§ Reading passage:

The method is entirely training-free and gradient-free, requiring only 128 calibration sequences of length 2048 (from Wikitext2), processed layer by layer. Camera-P analyzes Qwen2-57B in fewer than 5 minutes on a single A100 GPU.

Key Experimental Results

Model Sparsity Camera-P Avg NAEE Avg D²-MoE Avg
Deepseek-MoE-16B 20% 61.03 60.51 58.97
Deepseek-MoE-16B 40% 58.58 54.94 54.32
Deepseek-MoE-16B 60% 51.62 45.28 46.72
Qwen2-57B-A14B 20% 67.28 66.11 66.38
Qwen2-57B-A14B 40% 66.81 63.92 64.40
Qwen2-57B-A14B 60% 65.17 51.40 56.32
Qwen3-30B-A3B 20% 69.94 69.64 66.35

Camera-Q (2.25-bit average) achieves an average score of 56.56 on Deepseek-MoE-16B, versus 53.45 for GPTQ and 54.45 for MC.

Ablation Study

  • Micro-expert energy distributions are highly non-uniform, validating the effectiveness of energy-based pruning.

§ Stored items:
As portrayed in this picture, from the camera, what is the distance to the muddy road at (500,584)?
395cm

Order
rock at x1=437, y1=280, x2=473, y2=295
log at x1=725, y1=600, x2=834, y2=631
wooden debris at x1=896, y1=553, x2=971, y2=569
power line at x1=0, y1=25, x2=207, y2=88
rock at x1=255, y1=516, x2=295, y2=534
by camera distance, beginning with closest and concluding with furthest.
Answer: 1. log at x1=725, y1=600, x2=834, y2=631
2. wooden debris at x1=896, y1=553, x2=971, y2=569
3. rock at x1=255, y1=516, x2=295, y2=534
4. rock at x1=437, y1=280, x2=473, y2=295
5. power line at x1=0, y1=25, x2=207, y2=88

§ Problem 1:
Answer from the passage on compressing mixture-of-experts models:
(a) How many calibration sequences does the method require, and of what length?
(b) What Camera-P average does the table give for Qwen2-57B-A14B at 60% sparsity?
(c) What average score does GPTQ achieve on Deepseek-MoE-16B?
§ Problem 2: Reproduce the passage on compressing mixture-of-experts models from "Camera-Q (2.25-bit average)" to "of energy-based pruning.".
This material comes from a separate source.

§ Exercise answer 1:
(a) 128 sequences of length 2048
(b) 65.17
(c) 53.45

§ Exercise answer 2:
Camera-Q (2.25-bit average) achieves an average score of 56.56 on Deepseek-MoE-16B, versus 53.45 for GPTQ and 54.45 for MC.

Ablation Study

  • Micro-expert energy distributions are highly non-uniform, validating the effectiveness of energy-based pruning.